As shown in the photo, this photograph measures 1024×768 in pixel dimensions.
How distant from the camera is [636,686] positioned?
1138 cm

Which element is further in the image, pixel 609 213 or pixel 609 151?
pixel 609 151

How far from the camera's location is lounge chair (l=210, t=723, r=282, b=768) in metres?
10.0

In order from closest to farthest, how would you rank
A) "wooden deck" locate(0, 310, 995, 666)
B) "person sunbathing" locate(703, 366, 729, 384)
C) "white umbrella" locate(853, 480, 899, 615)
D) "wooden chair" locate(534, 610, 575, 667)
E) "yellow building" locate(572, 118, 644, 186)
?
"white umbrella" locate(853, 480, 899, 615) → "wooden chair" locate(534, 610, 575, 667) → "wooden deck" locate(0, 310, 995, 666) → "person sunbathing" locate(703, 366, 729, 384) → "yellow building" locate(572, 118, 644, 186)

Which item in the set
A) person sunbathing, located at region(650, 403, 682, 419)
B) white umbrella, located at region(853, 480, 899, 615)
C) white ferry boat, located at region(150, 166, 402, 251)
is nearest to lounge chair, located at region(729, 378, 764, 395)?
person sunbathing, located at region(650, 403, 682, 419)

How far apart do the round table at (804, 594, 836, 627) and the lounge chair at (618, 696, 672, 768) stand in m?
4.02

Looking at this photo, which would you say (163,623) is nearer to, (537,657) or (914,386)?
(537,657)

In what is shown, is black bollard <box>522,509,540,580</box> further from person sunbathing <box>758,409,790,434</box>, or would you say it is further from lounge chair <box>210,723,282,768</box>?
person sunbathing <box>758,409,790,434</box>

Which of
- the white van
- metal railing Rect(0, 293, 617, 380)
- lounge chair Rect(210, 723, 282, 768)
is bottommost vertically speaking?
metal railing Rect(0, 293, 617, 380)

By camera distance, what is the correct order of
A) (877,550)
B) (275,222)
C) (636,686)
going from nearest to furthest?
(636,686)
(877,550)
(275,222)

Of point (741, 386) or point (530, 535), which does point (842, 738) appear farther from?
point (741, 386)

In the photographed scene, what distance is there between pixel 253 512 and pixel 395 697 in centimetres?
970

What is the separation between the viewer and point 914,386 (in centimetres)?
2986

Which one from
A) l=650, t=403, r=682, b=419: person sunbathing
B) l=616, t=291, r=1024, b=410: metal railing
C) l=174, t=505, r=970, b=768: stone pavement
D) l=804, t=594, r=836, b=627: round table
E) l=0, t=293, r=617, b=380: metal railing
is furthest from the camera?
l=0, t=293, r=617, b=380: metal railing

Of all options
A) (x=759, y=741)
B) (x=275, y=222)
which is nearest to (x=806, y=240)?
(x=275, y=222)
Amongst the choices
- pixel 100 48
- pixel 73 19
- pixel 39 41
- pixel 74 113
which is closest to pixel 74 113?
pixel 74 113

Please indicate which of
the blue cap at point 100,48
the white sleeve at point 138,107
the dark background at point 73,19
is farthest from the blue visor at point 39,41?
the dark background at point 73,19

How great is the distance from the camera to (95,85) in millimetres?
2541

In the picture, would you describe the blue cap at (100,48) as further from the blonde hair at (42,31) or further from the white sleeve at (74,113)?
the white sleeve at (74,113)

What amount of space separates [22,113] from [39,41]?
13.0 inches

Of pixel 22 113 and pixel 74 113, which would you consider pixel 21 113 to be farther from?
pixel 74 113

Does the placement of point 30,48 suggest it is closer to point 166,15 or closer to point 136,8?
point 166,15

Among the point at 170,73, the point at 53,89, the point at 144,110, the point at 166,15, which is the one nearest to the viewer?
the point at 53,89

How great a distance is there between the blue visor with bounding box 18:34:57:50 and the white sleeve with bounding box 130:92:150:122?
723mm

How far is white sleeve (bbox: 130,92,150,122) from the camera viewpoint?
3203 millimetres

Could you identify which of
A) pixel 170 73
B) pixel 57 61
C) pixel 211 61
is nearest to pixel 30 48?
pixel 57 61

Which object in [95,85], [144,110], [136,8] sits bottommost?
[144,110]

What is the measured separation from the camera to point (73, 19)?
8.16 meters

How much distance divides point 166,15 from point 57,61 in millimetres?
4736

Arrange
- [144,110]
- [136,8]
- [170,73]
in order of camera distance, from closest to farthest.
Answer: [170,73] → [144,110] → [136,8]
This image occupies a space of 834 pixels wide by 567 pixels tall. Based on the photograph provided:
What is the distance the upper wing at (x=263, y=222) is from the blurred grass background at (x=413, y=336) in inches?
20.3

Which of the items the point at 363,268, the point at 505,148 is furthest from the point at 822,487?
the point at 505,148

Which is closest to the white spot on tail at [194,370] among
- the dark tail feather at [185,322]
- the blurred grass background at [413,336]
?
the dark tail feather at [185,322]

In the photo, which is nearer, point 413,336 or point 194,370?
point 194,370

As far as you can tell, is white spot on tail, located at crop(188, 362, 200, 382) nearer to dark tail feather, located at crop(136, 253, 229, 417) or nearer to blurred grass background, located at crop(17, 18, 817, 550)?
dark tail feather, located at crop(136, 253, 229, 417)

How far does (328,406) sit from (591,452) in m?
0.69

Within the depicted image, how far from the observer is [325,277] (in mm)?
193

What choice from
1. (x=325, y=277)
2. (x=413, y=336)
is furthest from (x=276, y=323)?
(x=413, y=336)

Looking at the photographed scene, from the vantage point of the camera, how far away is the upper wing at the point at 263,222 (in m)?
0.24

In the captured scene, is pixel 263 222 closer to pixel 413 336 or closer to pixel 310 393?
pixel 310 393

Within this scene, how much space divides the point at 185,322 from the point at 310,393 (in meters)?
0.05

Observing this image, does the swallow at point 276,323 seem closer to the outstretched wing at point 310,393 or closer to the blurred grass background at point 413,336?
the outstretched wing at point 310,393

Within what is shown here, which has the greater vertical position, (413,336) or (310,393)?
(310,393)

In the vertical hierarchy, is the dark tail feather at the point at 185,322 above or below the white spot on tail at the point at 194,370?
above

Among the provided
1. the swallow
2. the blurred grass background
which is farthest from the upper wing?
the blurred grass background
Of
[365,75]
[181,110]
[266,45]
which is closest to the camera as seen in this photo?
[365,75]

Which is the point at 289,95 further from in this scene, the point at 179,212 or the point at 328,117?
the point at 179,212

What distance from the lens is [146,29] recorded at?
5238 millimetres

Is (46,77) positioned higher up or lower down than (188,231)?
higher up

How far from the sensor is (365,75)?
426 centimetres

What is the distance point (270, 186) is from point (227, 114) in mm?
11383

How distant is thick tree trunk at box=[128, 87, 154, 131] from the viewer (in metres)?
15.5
= = =
**Exercise details**. Give every line of the records above as a JSON list of strings, one string per line, with blank lines left out.

**Result of the exercise**.
[
  "As shown in the photo, this photograph measures 1024×768 in pixel dimensions.",
  "How distant from the camera is [636,686] positioned?",
  "1138 cm",
  "Which element is further in the image, pixel 609 213 or pixel 609 151?",
  "pixel 609 151",
  "How far from the camera's location is lounge chair (l=210, t=723, r=282, b=768) in metres?",
  "10.0",
  "In order from closest to farthest, how would you rank",
  "A) \"wooden deck\" locate(0, 310, 995, 666)",
  "B) \"person sunbathing\" locate(703, 366, 729, 384)",
  "C) \"white umbrella\" locate(853, 480, 899, 615)",
  "D) \"wooden chair\" locate(534, 610, 575, 667)",
  "E) \"yellow building\" locate(572, 118, 644, 186)",
  "?",
  "\"white umbrella\" locate(853, 480, 899, 615) → \"wooden chair\" locate(534, 610, 575, 667) → \"wooden deck\" locate(0, 310, 995, 666) → \"person sunbathing\" locate(703, 366, 729, 384) → \"yellow building\" locate(572, 118, 644, 186)",
  "Which item in the set",
  "A) person sunbathing, located at region(650, 403, 682, 419)",
  "B) white umbrella, located at region(853, 480, 899, 615)",
  "C) white ferry boat, located at region(150, 166, 402, 251)",
  "is nearest to lounge chair, located at region(729, 378, 764, 395)?",
  "person sunbathing, located at region(650, 403, 682, 419)",
  "How far apart do the round table at (804, 594, 836, 627) and the lounge chair at (618, 696, 672, 768) stand in m?",
  "4.02",
  "Looking at this photo, which would you say (163,623) is nearer to, (537,657) or (914,386)?",
  "(537,657)",
  "In what is shown, is black bollard <box>522,509,540,580</box> further from person sunbathing <box>758,409,790,434</box>, or would you say it is further from lounge chair <box>210,723,282,768</box>?",
  "person sunbathing <box>758,409,790,434</box>",
  "Which of",
  "- the white van",
  "- metal railing Rect(0, 293, 617, 380)",
  "- lounge chair Rect(210, 723, 282, 768)",
  "is bottommost vertically speaking?",
  "metal railing Rect(0, 293, 617, 380)",
  "By camera distance, what is the correct order of",
  "A) (877,550)",
  "B) (275,222)",
  "C) (636,686)",
  "going from nearest to furthest?",
  "(636,686)",
  "(877,550)",
  "(275,222)",
  "Of point (741, 386) or point (530, 535), which does point (842, 738) appear farther from?",
  "point (741, 386)",
  "In the photographed scene, what distance is there between pixel 253 512 and pixel 395 697 in centimetres?",
  "970",
  "What is the separation between the viewer and point 914,386 (in centimetres)?",
  "2986",
  "Which one from",
  "A) l=650, t=403, r=682, b=419: person sunbathing",
  "B) l=616, t=291, r=1024, b=410: metal railing",
  "C) l=174, t=505, r=970, b=768: stone pavement",
  "D) l=804, t=594, r=836, b=627: round table",
  "E) l=0, t=293, r=617, b=380: metal railing",
  "is furthest from the camera?",
  "l=0, t=293, r=617, b=380: metal railing",
  "Of all options",
  "A) (x=759, y=741)",
  "B) (x=275, y=222)",
  "which is nearest to (x=806, y=240)?",
  "(x=275, y=222)",
  "Amongst the choices",
  "- pixel 100 48",
  "- pixel 73 19",
  "- pixel 39 41",
  "- pixel 74 113",
  "which is closest to pixel 74 113?",
  "pixel 74 113",
  "Please indicate which of",
  "the blue cap at point 100,48",
  "the white sleeve at point 138,107",
  "the dark background at point 73,19",
  "is farthest from the blue visor at point 39,41?",
  "the dark background at point 73,19",
  "How great is the distance from the camera to (95,85) in millimetres?",
  "2541",
  "In the picture, would you describe the blue cap at (100,48) as further from the blonde hair at (42,31) or further from the white sleeve at (74,113)?",
  "the white sleeve at (74,113)",
  "What amount of space separates [22,113] from [39,41]?",
  "13.0 inches",
  "Of pixel 22 113 and pixel 74 113, which would you consider pixel 21 113 to be farther from?",
  "pixel 74 113",
  "Does the placement of point 30,48 suggest it is closer to point 166,15 or closer to point 136,8?",
  "point 166,15",
  "Among the point at 170,73, the point at 53,89, the point at 144,110, the point at 166,15, which is the one nearest to the viewer?",
  "the point at 53,89",
  "How great a distance is there between the blue visor with bounding box 18:34:57:50 and the white sleeve with bounding box 130:92:150:122?",
  "723mm",
  "How far is white sleeve (bbox: 130,92,150,122) from the camera viewpoint?",
  "3203 millimetres",
  "Could you identify which of",
  "A) pixel 170 73",
  "B) pixel 57 61",
  "C) pixel 211 61",
  "is nearest to pixel 30 48?",
  "pixel 57 61",
  "Which object in [95,85], [144,110], [136,8] sits bottommost?",
  "[144,110]",
  "What is the measured separation from the camera to point (73, 19)?",
  "8.16 meters",
  "How much distance divides point 166,15 from point 57,61 in millimetres?",
  "4736",
  "Arrange",
  "- [144,110]",
  "- [136,8]",
  "- [170,73]",
  "in order of camera distance, from closest to farthest.",
  "Answer: [170,73] → [144,110] → [136,8]",
  "This image occupies a space of 834 pixels wide by 567 pixels tall. Based on the photograph provided:",
  "What is the distance the upper wing at (x=263, y=222) is from the blurred grass background at (x=413, y=336) in inches?",
  "20.3",
  "Which of the items the point at 363,268, the point at 505,148 is furthest from the point at 822,487?",
  "the point at 505,148",
  "Which is closest to the white spot on tail at [194,370] among",
  "- the dark tail feather at [185,322]",
  "- the blurred grass background at [413,336]",
  "?",
  "the dark tail feather at [185,322]",
  "In the photo, which is nearer, point 413,336 or point 194,370?",
  "point 194,370",
  "As far as you can tell, is white spot on tail, located at crop(188, 362, 200, 382) nearer to dark tail feather, located at crop(136, 253, 229, 417) or nearer to blurred grass background, located at crop(17, 18, 817, 550)?",
  "dark tail feather, located at crop(136, 253, 229, 417)",
  "How far does (328,406) sit from (591,452) in m?",
  "0.69",
  "Within the depicted image, how far from the observer is [325,277] (in mm)?",
  "193",
  "What choice from",
  "1. (x=325, y=277)",
  "2. (x=413, y=336)",
  "is furthest from (x=276, y=323)?",
  "(x=413, y=336)",
  "Looking at the photographed scene, from the vantage point of the camera, how far away is the upper wing at the point at 263,222 (in m)?",
  "0.24",
  "In the captured scene, is pixel 263 222 closer to pixel 413 336 or closer to pixel 310 393?",
  "pixel 310 393",
  "Within this scene, how much space divides the point at 185,322 from the point at 310,393 (in meters)?",
  "0.05",
  "Observing this image, does the swallow at point 276,323 seem closer to the outstretched wing at point 310,393 or closer to the blurred grass background at point 413,336?",
  "the outstretched wing at point 310,393",
  "Within what is shown here, which has the greater vertical position, (413,336) or (310,393)?",
  "(310,393)",
  "In the vertical hierarchy, is the dark tail feather at the point at 185,322 above or below the white spot on tail at the point at 194,370?",
  "above",
  "Among the provided",
  "1. the swallow",
  "2. the blurred grass background",
  "which is farthest from the upper wing?",
  "the blurred grass background",
  "Of",
  "[365,75]",
  "[181,110]",
  "[266,45]",
  "which is closest to the camera as seen in this photo?",
  "[365,75]",
  "Which is the point at 289,95 further from in this scene, the point at 179,212 or the point at 328,117?",
  "the point at 179,212",
  "What distance from the lens is [146,29] recorded at?",
  "5238 millimetres",
  "Is (46,77) positioned higher up or lower down than (188,231)?",
  "higher up",
  "How far from the sensor is (365,75)?",
  "426 centimetres",
  "What is the distance point (270, 186) is from point (227, 114) in mm?",
  "11383",
  "How distant is thick tree trunk at box=[128, 87, 154, 131] from the viewer (in metres)?",
  "15.5"
]